§ TEXT EXTRACT:
====================

Search code examples
perlunicodefile-handlingstring-parsing

perl read a file into string then check each character for unicode range


i am trying to read a file into string then check each character for unicode range 2816-2943. all other characters need to be skipped except those falling in range and \n. i've got following code from net but isnt working for me. i am sorry if i make silly mistakes, i am new to perl. plz help i need to finish this today only.

use utf8;
use encoding 'utf8';
use open qw/:std :utf8/;

binmode(STDOUT, ":utf8"); #makes STDOUT output in UTF-8 instead of ordinary ASCII.


$file="content.txt";
open FILE1, ">filtered.txt" or die $!;
    open(FILE, "<$file") or die "Can't read file 'filename' [$!]\n";  
    binmode(FILE);
    my $document = <FILE>; 
    close (FILE);  
    print $document;

Solution

  • The following reads line by line from the $input file and writes the filtered line to the $output file.

    my $input  = 'content.txt';
    my $output = 'filtered.txt';
    
    open(my $src_fh, '<:encoding(UTF-8)', $input)
      or die qq/Could not open file '$input' for reading: '$!'/;
    
    open(my $dst_fh, '>:encoding(UTF-8)', $output)
      or die qq/Could not open file '$output' for writing: '$!'/;
    
    while(<$src_fh>) {
        s/[^\x{0B00}-\x{0B7F}\n]//g;
        print {$dst_fh} $_
          or die qq/Could not write to file '$output': '$!'/;
    }
    
    close $dst_fh
      or die qq/Could not close output filehandle: '$!'/;
    
    close $src_fh
      or die qq/Could not close input filehandle: '$!'/;

====================

Data listing:
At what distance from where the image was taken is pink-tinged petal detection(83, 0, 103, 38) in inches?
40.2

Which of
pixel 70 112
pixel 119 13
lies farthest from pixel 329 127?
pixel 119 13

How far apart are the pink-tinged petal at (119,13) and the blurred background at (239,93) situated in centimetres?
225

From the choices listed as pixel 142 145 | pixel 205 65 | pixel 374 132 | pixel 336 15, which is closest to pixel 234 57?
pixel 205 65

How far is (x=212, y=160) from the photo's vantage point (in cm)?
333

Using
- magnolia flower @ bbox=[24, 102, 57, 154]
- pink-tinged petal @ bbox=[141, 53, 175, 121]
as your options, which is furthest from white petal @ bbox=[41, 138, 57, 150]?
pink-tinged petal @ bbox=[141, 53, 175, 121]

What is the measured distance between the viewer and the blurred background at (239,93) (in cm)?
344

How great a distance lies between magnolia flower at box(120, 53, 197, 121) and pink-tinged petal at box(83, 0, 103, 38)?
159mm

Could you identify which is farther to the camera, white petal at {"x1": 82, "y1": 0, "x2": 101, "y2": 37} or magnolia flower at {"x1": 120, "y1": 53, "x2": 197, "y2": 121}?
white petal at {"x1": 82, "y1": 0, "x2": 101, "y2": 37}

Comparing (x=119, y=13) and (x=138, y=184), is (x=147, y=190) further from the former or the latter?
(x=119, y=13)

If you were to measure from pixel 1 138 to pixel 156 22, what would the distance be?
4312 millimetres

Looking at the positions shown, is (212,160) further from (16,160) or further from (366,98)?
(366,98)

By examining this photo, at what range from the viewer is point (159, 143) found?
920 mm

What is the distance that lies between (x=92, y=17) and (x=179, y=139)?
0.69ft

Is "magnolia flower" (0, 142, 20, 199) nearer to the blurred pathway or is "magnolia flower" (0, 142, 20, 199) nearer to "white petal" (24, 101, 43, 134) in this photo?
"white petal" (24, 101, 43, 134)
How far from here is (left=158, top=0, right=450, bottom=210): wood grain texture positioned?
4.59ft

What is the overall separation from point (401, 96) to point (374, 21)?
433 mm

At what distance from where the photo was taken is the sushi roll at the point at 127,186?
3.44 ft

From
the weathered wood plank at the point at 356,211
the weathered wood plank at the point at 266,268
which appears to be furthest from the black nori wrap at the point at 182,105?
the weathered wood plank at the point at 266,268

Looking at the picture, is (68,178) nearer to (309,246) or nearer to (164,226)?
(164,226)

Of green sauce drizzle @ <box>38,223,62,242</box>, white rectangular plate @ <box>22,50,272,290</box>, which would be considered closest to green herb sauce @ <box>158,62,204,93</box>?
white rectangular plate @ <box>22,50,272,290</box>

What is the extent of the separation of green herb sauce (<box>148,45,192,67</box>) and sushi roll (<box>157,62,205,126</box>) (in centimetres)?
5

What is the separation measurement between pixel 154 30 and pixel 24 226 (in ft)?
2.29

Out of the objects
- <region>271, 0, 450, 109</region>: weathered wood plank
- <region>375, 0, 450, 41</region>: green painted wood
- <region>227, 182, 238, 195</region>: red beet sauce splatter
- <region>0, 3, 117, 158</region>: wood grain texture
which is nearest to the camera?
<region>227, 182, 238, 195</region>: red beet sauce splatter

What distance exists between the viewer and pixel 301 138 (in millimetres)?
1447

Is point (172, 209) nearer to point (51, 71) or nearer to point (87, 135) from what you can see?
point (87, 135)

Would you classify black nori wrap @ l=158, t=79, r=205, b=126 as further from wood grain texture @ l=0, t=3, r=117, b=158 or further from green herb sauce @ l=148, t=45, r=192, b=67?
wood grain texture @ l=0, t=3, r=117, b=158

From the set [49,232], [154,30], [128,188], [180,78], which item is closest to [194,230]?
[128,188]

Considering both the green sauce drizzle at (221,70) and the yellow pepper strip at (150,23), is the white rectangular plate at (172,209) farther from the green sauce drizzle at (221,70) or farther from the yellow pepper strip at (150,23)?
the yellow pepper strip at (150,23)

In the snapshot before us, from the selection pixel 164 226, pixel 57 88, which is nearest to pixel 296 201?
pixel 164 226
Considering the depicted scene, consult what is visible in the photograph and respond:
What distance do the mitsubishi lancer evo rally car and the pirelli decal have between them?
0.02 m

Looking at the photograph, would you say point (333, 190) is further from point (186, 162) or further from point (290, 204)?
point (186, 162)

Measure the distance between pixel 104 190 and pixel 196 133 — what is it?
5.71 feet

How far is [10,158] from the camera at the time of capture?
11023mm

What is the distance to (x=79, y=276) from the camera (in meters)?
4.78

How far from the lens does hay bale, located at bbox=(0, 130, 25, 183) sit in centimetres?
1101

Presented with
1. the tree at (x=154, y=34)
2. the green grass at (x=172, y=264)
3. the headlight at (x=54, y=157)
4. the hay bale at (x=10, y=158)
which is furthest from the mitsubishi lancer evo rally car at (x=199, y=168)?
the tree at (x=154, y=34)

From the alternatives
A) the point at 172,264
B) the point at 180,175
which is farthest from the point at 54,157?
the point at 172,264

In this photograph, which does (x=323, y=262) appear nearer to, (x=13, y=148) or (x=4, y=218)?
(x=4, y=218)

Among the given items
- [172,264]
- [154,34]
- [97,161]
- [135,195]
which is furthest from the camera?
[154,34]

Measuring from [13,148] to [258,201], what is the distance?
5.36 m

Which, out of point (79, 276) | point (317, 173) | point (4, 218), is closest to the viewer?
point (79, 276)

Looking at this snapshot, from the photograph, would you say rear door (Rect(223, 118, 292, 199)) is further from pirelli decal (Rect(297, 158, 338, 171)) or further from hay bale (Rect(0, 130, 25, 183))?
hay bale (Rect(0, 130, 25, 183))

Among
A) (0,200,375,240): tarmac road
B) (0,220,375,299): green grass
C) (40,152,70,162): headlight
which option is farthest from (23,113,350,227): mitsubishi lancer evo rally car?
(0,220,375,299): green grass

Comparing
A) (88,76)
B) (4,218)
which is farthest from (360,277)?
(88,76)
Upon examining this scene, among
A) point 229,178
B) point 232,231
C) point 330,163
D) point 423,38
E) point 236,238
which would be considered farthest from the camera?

====================

§ STATED EXERCISE 1: Edit the passage of the Perl file-filtering thread starting with "open(my $src_fh, '<:encoding(UTF-8)', $input)" and going on through "open(my $dst_fh, '>:encoding(UTF-8)', $output)", replacing "$src_fh" with "$in_fh".
§ STATED EXERCISE 2: In the Perl file-filtering thread, to which file does the solution write the filtered lines?
§ STATED EXERCISE 3: Do these statements agree with the Perl file-filtering thread? Answer yes or no for each, quoting the deciding words. (a) The solution reads the input file line by line. (b) The asker describes themselves as experienced in Perl. (c) The solution names its input file data.txt.
The rows above were taken from a separate source.

§ WORKED ANSWER 1:
open(my $in_fh, '<:encoding(UTF-8)', $input)
      or die qq/Could not open file '$input' for reading: '$!'/;
    
    open(my $dst_fh, '>:encoding(UTF-8)', $output)

§ WORKED ANSWER 2: filtered.txt

§ WORKED ANSWER 3:
(a) Yes: "reads line by line from the $input file"
(b) No: "i am new to perl"
(c) No: "'content.txt'"